§ TASK INSTRUCTIONS
Starting at the line containing "How far from the camera" and ending at the end of the records, write those lines out again with the requests included. Multiply every number in the answers (the distances and the coordinates) by 2.15, and round each result to as many decimal places as the original had, rounding halves up.

* * *

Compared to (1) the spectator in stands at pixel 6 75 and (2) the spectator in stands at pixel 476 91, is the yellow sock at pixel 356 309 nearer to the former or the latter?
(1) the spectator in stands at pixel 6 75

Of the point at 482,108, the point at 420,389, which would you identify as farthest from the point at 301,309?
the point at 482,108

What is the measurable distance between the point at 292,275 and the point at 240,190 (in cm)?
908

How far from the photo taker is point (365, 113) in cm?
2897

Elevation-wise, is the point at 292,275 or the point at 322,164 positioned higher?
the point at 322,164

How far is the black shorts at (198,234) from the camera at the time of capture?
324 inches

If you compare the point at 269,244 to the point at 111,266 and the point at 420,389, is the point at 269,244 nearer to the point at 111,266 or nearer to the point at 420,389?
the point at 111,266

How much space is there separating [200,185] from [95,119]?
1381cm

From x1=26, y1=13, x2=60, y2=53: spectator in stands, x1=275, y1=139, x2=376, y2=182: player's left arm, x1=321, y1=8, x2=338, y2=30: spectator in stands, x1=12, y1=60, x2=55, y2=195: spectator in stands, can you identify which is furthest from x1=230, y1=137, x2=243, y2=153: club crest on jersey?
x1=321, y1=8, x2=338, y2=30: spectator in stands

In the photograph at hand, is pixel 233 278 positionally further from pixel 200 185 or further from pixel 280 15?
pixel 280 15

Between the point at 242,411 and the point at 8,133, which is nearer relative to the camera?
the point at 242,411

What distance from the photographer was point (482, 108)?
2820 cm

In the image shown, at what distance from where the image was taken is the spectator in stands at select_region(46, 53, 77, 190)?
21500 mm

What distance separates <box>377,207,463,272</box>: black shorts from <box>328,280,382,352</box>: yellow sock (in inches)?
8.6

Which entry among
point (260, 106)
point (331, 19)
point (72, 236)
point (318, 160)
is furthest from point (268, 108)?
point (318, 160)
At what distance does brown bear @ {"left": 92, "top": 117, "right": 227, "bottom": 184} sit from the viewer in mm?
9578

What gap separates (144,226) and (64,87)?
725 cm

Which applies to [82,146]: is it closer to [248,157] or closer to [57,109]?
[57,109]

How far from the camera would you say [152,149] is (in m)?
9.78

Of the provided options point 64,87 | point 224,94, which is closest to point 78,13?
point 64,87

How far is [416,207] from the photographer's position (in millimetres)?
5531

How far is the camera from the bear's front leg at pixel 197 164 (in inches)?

* * *

§ EXERCISE SOLUTION
How far from the camera would you say [152,149] is (in m)?
21.03

Of the provided options point 64,87 | point 224,94, which is closest to point 78,13?
point 138,187

How far is [416,207] from the photographer's position (in millimetres)?
11892

How far is the camera from the bear's front leg at pixel 197 164 (in inches)?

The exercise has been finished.